◆ **Material provided**:
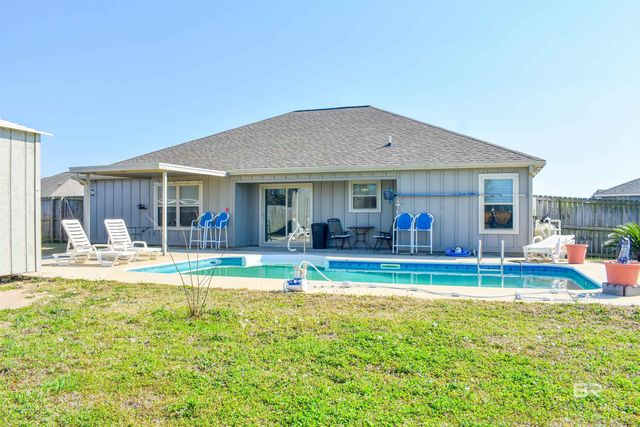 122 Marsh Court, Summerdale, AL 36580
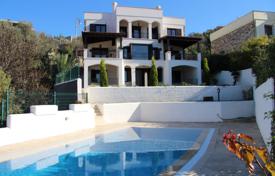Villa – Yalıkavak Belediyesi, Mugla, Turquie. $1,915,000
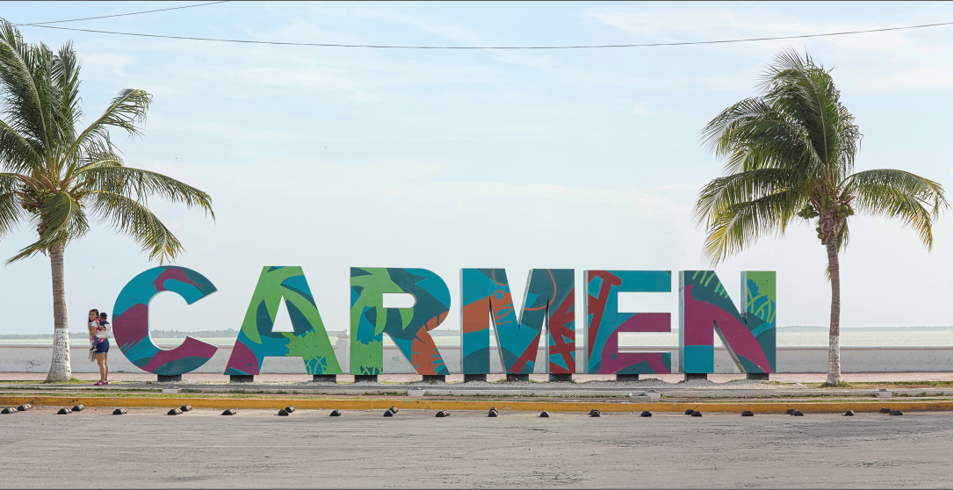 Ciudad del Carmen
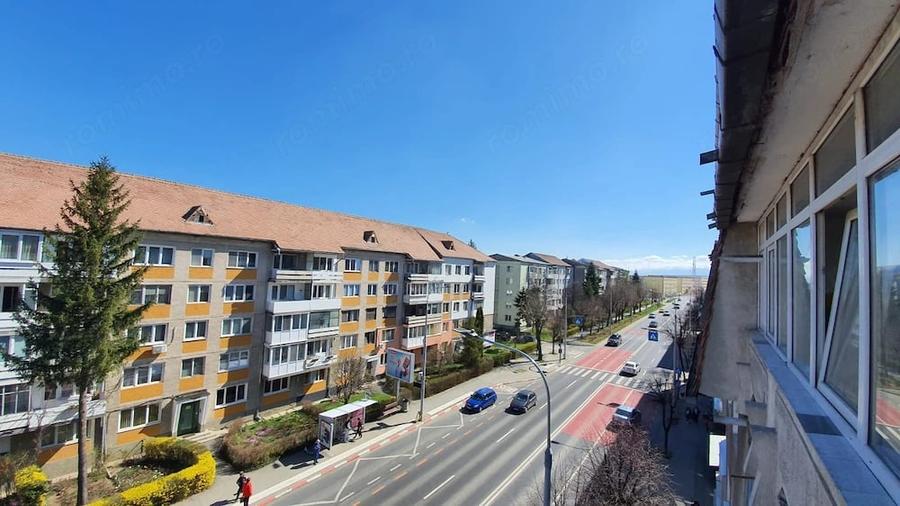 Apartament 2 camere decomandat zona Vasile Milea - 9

◆ **Problem to work on**: Every line above is to be returned exactly, with its pictures removed.

◆ **Completed task**:
 122 Marsh Court, Summerdale, AL 36580
Villa – Yalıkavak Belediyesi, Mugla, Turquie. $1,915,000
 Ciudad del Carmen
 Apartament 2 camere decomandat zona Vasile Milea - 9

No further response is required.